Activity. The full set of records must be set down verbatim.

Entries provided.
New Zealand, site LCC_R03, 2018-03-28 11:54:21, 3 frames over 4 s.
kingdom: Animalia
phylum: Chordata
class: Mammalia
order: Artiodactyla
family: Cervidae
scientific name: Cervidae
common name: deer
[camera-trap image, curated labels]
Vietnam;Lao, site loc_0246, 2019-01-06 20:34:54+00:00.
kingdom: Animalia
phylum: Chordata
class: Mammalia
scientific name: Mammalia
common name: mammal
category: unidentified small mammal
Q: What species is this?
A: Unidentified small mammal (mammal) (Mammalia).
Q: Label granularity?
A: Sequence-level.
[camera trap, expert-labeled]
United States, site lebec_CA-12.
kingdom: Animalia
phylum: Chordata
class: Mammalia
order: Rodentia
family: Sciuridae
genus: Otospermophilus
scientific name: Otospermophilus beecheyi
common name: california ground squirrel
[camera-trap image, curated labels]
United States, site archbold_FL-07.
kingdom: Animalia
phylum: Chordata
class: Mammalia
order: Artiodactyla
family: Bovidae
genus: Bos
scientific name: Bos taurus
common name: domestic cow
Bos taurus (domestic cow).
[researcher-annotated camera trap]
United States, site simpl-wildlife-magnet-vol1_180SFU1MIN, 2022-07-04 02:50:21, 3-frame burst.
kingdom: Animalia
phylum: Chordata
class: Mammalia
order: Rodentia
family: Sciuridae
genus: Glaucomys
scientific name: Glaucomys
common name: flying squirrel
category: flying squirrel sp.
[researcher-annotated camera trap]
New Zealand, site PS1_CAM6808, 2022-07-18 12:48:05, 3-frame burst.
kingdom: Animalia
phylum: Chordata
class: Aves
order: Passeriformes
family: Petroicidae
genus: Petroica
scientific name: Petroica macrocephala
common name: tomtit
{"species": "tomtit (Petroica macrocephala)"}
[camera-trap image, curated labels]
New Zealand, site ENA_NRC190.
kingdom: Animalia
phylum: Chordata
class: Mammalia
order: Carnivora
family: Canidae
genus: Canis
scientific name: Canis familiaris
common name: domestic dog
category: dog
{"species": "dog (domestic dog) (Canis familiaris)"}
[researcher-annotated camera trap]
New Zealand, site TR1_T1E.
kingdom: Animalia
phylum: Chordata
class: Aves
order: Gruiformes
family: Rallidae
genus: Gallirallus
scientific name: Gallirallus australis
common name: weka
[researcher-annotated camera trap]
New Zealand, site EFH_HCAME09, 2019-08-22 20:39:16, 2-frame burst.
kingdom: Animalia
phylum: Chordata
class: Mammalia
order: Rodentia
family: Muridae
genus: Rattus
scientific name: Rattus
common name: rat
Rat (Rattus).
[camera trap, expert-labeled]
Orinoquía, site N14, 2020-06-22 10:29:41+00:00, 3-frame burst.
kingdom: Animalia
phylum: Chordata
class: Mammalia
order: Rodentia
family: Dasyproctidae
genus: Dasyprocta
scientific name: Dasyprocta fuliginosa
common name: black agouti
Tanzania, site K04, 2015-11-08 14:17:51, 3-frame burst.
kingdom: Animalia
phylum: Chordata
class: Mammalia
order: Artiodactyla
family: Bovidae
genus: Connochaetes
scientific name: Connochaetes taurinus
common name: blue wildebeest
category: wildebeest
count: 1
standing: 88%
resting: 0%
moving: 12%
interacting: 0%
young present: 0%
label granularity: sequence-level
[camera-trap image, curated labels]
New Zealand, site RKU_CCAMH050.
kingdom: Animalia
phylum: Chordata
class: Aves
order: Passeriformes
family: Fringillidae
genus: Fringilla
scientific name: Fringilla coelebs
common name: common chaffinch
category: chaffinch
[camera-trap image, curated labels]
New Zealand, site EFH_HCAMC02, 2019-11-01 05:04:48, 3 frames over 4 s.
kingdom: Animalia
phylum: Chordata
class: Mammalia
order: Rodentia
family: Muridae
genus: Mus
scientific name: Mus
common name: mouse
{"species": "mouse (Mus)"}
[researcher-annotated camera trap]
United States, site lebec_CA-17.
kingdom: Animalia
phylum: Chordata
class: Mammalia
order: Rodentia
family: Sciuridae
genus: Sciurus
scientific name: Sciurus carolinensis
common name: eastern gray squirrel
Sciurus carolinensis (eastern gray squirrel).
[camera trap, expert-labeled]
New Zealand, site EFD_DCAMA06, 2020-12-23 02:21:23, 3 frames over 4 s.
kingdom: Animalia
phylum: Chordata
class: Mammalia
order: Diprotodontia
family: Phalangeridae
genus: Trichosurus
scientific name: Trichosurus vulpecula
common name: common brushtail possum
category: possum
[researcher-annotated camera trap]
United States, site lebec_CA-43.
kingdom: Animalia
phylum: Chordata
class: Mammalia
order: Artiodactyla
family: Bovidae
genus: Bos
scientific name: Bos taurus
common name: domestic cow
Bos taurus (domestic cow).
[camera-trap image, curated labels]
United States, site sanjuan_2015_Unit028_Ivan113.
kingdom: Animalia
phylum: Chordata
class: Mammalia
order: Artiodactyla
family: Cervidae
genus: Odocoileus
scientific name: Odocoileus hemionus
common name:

Solution.
New Zealand, site LCC_R03, 2018-03-28 11:54:21, 3 frames over 4 s.
kingdom: Animalia
phylum: Chordata
class: Mammalia
order: Artiodactyla
family: Cervidae
scientific name: Cervidae
common name: deer
[camera-trap image, curated labels]
Vietnam;Lao, site loc_0246, 2019-01-06 20:34:54+00:00.
kingdom: Animalia
phylum: Chordata
class: Mammalia
scientific name: Mammalia
common name: mammal
category: unidentified small mammal
Q: What species is this?
A: Unidentified small mammal (mammal) (Mammalia).
Q: Label granularity?
A: Sequence-level.
[camera trap, expert-labeled]
United States, site lebec_CA-12.
kingdom: Animalia
phylum: Chordata
class: Mammalia
order: Rodentia
family: Sciuridae
genus: Otospermophilus
scientific name: Otospermophilus beecheyi
common name: california ground squirrel
[camera-trap image, curated labels]
United States, site archbold_FL-07.
kingdom: Animalia
phylum: Chordata
class: Mammalia
order: Artiodactyla
family: Bovidae
genus: Bos
scientific name: Bos taurus
common name: domestic cow
Bos taurus (domestic cow).
[researcher-annotated camera trap]
United States, site simpl-wildlife-magnet-vol1_180SFU1MIN, 2022-07-04 02:50:21, 3-frame burst.
kingdom: Animalia
phylum: Chordata
class: Mammalia
order: Rodentia
family: Sciuridae
genus: Glaucomys
scientific name: Glaucomys
common name: flying squirrel
category: flying squirrel sp.
[researcher-annotated camera trap]
New Zealand, site PS1_CAM6808, 2022-07-18 12:48:05, 3-frame burst.
kingdom: Animalia
phylum: Chordata
class: Aves
order: Passeriformes
family: Petroicidae
genus: Petroica
scientific name: Petroica macrocephala
common name: tomtit
{"species": "tomtit (Petroica macrocephala)"}
[camera-trap image, curated labels]
New Zealand, site ENA_NRC190.
kingdom: Animalia
phylum: Chordata
class: Mammalia
order: Carnivora
family: Canidae
genus: Canis
scientific name: Canis familiaris
common name: domestic dog
category: dog
{"species": "dog (domestic dog) (Canis familiaris)"}
[researcher-annotated camera trap]
New Zealand, site TR1_T1E.
kingdom: Animalia
phylum: Chordata
class: Aves
order: Gruiformes
family: Rallidae
genus: Gallirallus
scientific name: Gallirallus australis
common name: weka
[researcher-annotated camera trap]
New Zealand, site EFH_HCAME09, 2019-08-22 20:39:16, 2-frame burst.
kingdom: Animalia
phylum: Chordata
class: Mammalia
order: Rodentia
family: Muridae
genus: Rattus
scientific name: Rattus
common name: rat
Rat (Rattus).
[camera trap, expert-labeled]
Orinoquía, site N14, 2020-06-22 10:29:41+00:00, 3-frame burst.
kingdom: Animalia
phylum: Chordata
class: Mammalia
order: Rodentia
family: Dasyproctidae
genus: Dasyprocta
scientific name: Dasyprocta fuliginosa
common name: black agouti
Tanzania, site K04, 2015-11-08 14:17:51, 3-frame burst.
kingdom: Animalia
phylum: Chordata
class: Mammalia
order: Artiodactyla
family: Bovidae
genus: Connochaetes
scientific name: Connochaetes taurinus
common name: blue wildebeest
category: wildebeest
count: 1
standing: 88%
resting: 0%
moving: 12%
interacting: 0%
young present: 0%
label granularity: sequence-level
[camera-trap image, curated labels]
New Zealand, site RKU_CCAMH050.
kingdom: Animalia
phylum: Chordata
class: Aves
order: Passeriformes
family: Fringillidae
genus: Fringilla
scientific name: Fringilla coelebs
common name: common chaffinch
category: chaffinch
[camera-trap image, curated labels]
New Zealand, site EFH_HCAMC02, 2019-11-01 05:04:48, 3 frames over 4 s.
kingdom: Animalia
phylum: Chordata
class: Mammalia
order: Rodentia
family: Muridae
genus: Mus
scientific name: Mus
common name: mouse
{"species": "mouse (Mus)"}
[researcher-annotated camera trap]
United States, site lebec_CA-17.
kingdom: Animalia
phylum: Chordata
class: Mammalia
order: Rodentia
family: Sciuridae
genus: Sciurus
scientific name: Sciurus carolinensis
common name: eastern gray squirrel
Sciurus carolinensis (eastern gray squirrel).
[camera trap, expert-labeled]
New Zealand, site EFD_DCAMA06, 2020-12-23 02:21:23, 3 frames over 4 s.
kingdom: Animalia
phylum: Chordata
class: Mammalia
order: Diprotodontia
family: Phalangeridae
genus: Trichosurus
scientific name: Trichosurus vulpecula
common name: common brushtail possum
category: possum
[researcher-annotated camera trap]
United States, site lebec_CA-43.
kingdom: Animalia
phylum: Chordata
class: Mammalia
order: Artiodactyla
family: Bovidae
genus: Bos
scientific name: Bos taurus
common name: domestic cow
Bos taurus (domestic cow).
[camera-trap image, curated labels]
United States, site sanjuan_2015_Unit028_Ivan113.
kingdom: Animalia
phylum: Chordata
class: Mammalia
order: Artiodactyla
family: Cervidae
genus: Odocoileus
scientific name: Odocoileus hemionus
common name:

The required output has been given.